Description
Delicious Hawaiian Chicken Kebabs featuring tender chicken breast marinated in a tangy and sweet blend of pineapple, soy sauce, and spices, grilled to perfection with colorful bell peppers and red onion for a perfect summer meal.
Ingredients
Scale
Chicken and Vegetables
- 1 3/4 lb boneless, skinless chicken breast
- 3 cups fresh cubed pineapple
- 1 1/2 large green peppers, cut into chunks
- 1 large red onion, cut into chunks
Marinade
- 1/3 cup ketchup
- 1/3 cup packed dark brown sugar
- 1/3 cup low-sodium soy sauce
- 1/4 cup canned pineapple juice
- 4 Tbsp olive oil (divided, plus more for brushing grill)
- 1 1/2 Tbsp rice vinegar
- 4 garlic cloves, minced
- 1 Tbsp minced ginger
- 1/2 tsp sesame oil
- Salt and freshly ground black pepper, to taste
Instructions
- Prepare the Marinade: In a mixing bowl, whisk together ketchup, dark brown sugar, low-sodium soy sauce, canned pineapple juice, 2 tablespoons olive oil, rice vinegar, minced garlic, minced ginger, sesame oil, salt, and pepper until thoroughly combined to create the flavorful marinade.

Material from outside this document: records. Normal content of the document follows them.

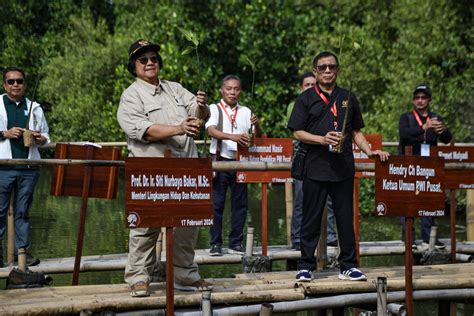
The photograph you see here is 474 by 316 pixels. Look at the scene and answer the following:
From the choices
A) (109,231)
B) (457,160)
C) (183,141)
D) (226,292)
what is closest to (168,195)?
(183,141)

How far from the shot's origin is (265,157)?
11062mm

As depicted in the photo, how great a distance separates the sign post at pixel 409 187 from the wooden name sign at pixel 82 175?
8.02ft

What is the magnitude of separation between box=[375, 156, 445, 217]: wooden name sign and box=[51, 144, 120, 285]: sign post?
2455 millimetres

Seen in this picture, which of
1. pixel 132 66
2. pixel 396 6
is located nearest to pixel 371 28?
pixel 396 6

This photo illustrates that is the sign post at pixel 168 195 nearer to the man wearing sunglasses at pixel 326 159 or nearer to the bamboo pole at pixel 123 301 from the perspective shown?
the bamboo pole at pixel 123 301

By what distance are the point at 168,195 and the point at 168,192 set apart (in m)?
0.02

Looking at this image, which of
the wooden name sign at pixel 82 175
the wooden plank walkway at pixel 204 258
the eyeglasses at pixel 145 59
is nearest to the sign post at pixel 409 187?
the eyeglasses at pixel 145 59

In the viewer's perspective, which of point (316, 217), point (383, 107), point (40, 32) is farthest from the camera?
point (40, 32)

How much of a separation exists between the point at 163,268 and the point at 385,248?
12.5 feet

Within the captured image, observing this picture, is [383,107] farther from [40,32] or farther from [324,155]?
[40,32]

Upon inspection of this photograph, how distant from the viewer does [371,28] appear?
2214 centimetres

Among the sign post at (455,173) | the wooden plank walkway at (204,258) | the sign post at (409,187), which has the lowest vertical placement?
the wooden plank walkway at (204,258)

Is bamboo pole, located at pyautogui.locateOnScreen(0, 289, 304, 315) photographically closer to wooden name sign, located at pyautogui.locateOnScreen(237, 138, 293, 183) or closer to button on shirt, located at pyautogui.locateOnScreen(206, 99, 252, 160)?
wooden name sign, located at pyautogui.locateOnScreen(237, 138, 293, 183)

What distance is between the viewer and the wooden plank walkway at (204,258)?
10227 millimetres
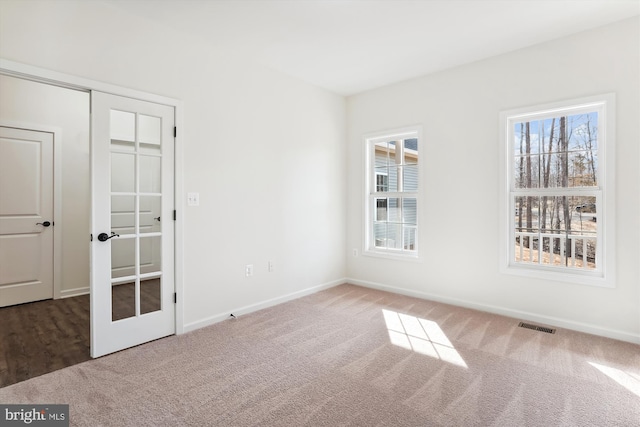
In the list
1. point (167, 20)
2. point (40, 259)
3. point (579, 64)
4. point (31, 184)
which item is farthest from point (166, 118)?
point (579, 64)

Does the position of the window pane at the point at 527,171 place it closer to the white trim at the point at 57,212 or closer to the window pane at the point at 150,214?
the window pane at the point at 150,214

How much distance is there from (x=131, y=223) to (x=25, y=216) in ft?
7.69

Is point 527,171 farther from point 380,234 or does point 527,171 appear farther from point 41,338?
point 41,338

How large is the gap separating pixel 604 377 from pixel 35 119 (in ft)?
20.0

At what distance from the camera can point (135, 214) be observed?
2770 millimetres

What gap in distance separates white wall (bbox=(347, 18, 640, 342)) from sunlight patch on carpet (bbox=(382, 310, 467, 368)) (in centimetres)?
78

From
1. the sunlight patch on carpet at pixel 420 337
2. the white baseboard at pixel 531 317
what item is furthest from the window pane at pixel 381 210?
the sunlight patch on carpet at pixel 420 337

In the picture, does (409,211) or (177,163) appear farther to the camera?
(409,211)

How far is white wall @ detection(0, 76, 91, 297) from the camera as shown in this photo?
4.05m

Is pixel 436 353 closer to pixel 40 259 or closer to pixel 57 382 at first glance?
pixel 57 382

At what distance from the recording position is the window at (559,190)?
298 centimetres

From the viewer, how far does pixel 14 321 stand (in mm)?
3361

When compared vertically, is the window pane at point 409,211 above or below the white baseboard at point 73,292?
above

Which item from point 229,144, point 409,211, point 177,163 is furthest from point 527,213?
point 177,163
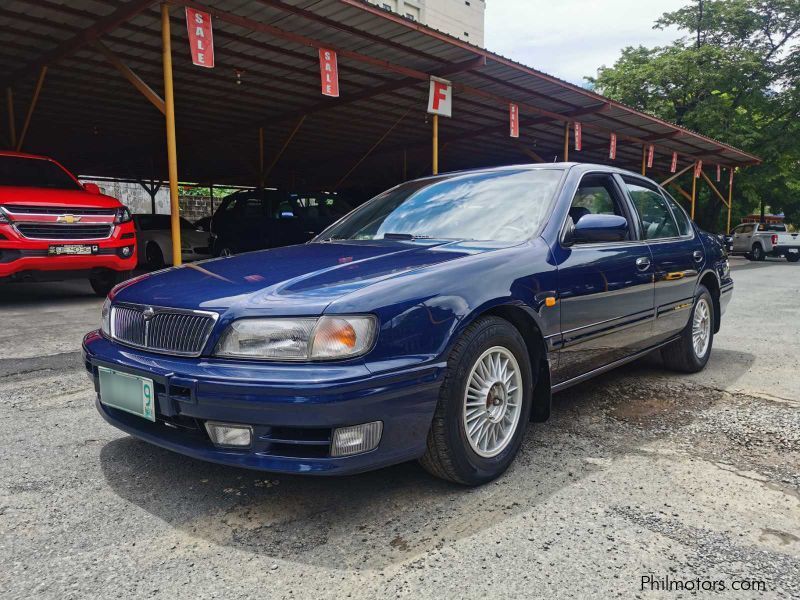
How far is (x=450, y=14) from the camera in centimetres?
3522

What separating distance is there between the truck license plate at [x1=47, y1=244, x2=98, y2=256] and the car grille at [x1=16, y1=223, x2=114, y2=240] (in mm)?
95

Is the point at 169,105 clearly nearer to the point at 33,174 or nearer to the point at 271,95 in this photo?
the point at 33,174

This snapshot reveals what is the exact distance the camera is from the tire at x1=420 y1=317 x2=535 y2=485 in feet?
7.62

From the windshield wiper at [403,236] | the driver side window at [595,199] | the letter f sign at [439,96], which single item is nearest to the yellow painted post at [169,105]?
the letter f sign at [439,96]

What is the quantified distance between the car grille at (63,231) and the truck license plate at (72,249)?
0.10m

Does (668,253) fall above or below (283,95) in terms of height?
below

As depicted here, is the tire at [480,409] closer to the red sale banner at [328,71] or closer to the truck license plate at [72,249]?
the truck license plate at [72,249]

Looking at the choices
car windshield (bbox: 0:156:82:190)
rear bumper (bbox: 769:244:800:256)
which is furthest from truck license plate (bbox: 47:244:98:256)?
rear bumper (bbox: 769:244:800:256)

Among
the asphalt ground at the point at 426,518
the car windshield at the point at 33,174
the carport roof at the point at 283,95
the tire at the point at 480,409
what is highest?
the carport roof at the point at 283,95

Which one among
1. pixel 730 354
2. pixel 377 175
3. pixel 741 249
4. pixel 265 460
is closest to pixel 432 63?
pixel 730 354

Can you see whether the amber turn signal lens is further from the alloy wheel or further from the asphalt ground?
the asphalt ground

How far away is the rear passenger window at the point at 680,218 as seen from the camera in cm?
441

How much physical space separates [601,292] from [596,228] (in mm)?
384

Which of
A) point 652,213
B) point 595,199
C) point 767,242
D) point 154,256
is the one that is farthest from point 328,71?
point 767,242
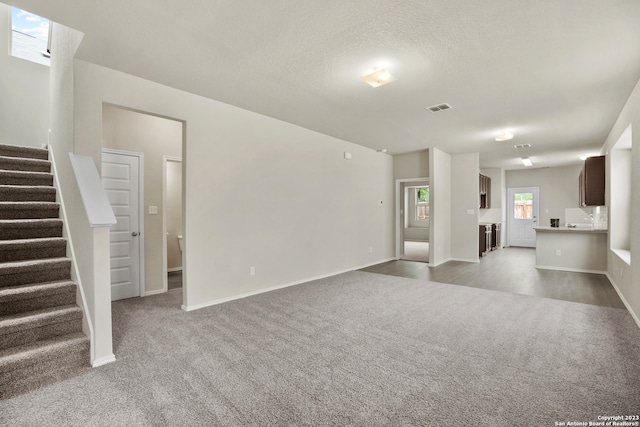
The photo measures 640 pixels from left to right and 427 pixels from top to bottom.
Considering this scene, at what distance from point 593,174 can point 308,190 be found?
5327mm

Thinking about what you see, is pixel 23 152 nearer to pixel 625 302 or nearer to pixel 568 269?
pixel 625 302

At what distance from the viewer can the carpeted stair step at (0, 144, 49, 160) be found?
146 inches

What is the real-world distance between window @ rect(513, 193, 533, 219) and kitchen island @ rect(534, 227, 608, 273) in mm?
4171

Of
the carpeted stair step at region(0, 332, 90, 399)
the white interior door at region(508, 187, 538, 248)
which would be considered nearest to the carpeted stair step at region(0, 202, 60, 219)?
the carpeted stair step at region(0, 332, 90, 399)

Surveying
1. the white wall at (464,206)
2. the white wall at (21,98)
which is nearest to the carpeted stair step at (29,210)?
the white wall at (21,98)

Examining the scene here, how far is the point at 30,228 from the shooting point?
296cm

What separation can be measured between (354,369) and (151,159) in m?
4.08

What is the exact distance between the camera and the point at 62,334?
2.46 meters

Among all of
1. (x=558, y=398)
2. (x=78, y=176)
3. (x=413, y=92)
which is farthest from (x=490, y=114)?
(x=78, y=176)

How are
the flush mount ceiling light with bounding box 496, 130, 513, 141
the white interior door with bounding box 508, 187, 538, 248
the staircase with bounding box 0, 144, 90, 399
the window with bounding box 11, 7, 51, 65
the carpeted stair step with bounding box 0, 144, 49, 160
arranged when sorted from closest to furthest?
the staircase with bounding box 0, 144, 90, 399 < the carpeted stair step with bounding box 0, 144, 49, 160 < the window with bounding box 11, 7, 51, 65 < the flush mount ceiling light with bounding box 496, 130, 513, 141 < the white interior door with bounding box 508, 187, 538, 248

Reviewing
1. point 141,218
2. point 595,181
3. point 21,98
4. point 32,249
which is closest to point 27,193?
point 32,249

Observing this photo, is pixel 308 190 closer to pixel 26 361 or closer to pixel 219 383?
pixel 219 383

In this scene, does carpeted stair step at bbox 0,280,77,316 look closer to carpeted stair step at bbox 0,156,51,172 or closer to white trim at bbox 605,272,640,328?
carpeted stair step at bbox 0,156,51,172

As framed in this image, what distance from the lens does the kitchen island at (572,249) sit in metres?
5.94
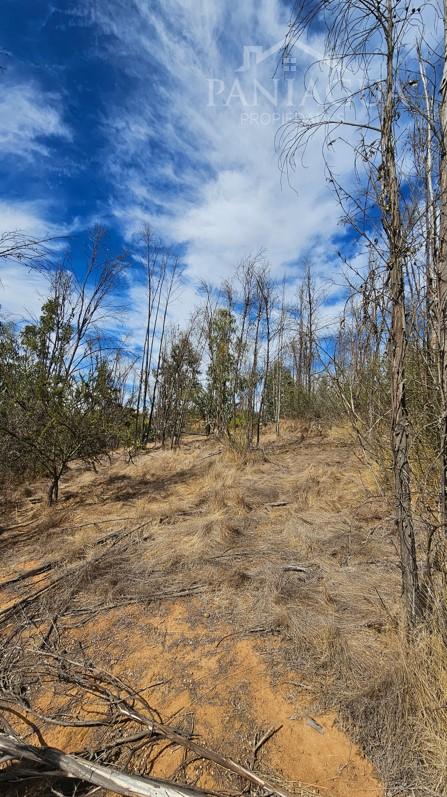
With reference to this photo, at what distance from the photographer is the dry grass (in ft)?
4.91

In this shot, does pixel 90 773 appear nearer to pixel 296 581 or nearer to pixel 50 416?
pixel 296 581

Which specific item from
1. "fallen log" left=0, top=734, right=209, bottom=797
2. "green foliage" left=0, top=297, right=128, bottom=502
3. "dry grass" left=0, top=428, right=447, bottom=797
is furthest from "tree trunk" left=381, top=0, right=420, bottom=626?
"green foliage" left=0, top=297, right=128, bottom=502

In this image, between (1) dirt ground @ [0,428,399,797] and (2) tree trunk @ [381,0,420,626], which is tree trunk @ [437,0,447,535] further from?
(1) dirt ground @ [0,428,399,797]

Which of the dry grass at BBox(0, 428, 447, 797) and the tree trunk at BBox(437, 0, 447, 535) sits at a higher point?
the tree trunk at BBox(437, 0, 447, 535)

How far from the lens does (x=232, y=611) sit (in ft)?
8.17

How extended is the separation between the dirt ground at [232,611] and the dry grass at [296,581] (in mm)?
16

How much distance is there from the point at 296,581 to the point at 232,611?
0.65 m

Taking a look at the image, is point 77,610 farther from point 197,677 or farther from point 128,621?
point 197,677

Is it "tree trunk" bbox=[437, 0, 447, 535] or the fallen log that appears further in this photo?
"tree trunk" bbox=[437, 0, 447, 535]

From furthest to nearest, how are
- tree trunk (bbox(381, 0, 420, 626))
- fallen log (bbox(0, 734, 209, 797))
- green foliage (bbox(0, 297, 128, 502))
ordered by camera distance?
green foliage (bbox(0, 297, 128, 502))
tree trunk (bbox(381, 0, 420, 626))
fallen log (bbox(0, 734, 209, 797))

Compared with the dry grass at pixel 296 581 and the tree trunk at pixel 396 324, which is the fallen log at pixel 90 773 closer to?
the dry grass at pixel 296 581

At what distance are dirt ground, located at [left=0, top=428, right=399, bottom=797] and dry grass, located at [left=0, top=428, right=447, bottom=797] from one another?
0.02 metres

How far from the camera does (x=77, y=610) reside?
2586 mm

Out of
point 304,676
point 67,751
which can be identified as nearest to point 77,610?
point 67,751
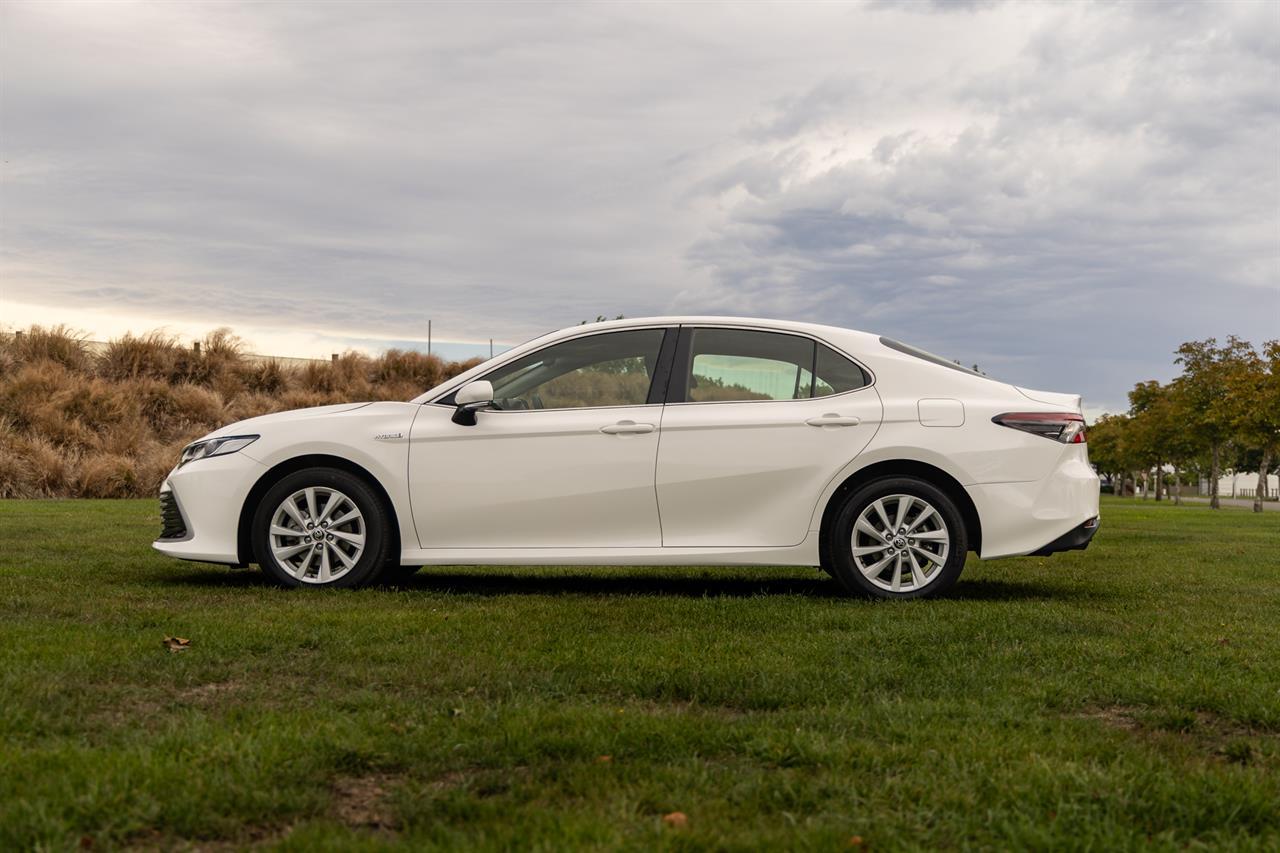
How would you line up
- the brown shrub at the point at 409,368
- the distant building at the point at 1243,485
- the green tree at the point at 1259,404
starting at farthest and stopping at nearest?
the distant building at the point at 1243,485 → the green tree at the point at 1259,404 → the brown shrub at the point at 409,368

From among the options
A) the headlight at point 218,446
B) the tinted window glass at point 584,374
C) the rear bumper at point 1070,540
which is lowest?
the rear bumper at point 1070,540

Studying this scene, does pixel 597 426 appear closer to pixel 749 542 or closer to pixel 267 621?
pixel 749 542

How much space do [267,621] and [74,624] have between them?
3.05 feet

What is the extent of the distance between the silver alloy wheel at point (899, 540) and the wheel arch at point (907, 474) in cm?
17

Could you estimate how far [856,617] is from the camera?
6.77 meters

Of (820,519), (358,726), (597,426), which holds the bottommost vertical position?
(358,726)

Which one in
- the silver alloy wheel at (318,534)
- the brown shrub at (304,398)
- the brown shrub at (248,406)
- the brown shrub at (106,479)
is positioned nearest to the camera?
the silver alloy wheel at (318,534)

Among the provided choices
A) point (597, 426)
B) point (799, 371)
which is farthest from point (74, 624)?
point (799, 371)

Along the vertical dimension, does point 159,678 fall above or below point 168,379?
below

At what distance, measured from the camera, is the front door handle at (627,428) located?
303 inches

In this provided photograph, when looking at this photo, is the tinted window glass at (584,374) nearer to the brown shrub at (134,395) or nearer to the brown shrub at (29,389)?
the brown shrub at (134,395)

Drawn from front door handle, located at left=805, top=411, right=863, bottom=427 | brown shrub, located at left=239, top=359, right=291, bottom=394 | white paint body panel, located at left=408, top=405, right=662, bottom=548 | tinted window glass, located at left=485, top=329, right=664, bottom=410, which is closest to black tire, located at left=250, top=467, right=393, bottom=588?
white paint body panel, located at left=408, top=405, right=662, bottom=548

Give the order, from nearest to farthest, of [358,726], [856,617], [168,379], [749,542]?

- Marinate the Chicken: Place the boneless, skinless chicken breasts into a resealable plastic bag and pour in the marinade, ensuring the chicken is well coated. Seal the bag and refrigerate for at least 1 hour to allow the flavors to infuse. Reserve some of the marinade separately for basting during grilling.
- Preheat the Grill: Prepare your grill by preheating it to medium heat, approximately 400°F. Lightly brush the grill grates with olive oil to prevent sticking.
- Assemble the Kebabs: Thread the marinated chicken pieces alternately with cubes of fresh pineapple, green peppers, and red onion onto skewers, ensuring even distribution for balanced cooking and flavor.
- Grill the Kebabs: Place the assembled kebabs on the preheated grill. Cook for about 10 minutes, turning occasionally and basting with the reserved marinade, until the chicken reaches an internal temperature of 165°F and is cooked through. Remove from grill and let rest briefly before serving.
Notes
- Soak wooden skewers in water for at least 30 minutes beforehand to prevent burning on the grill.
- Use a meat thermometer to ensure chicken is safely cooked to 165°F.
- The marinade can be prepared a day in advance to deepen the flavors.
- For a spicier kick, add a pinch of red pepper flakes to the marinade.
- Serve with steamed rice or a fresh green salad for a complete meal.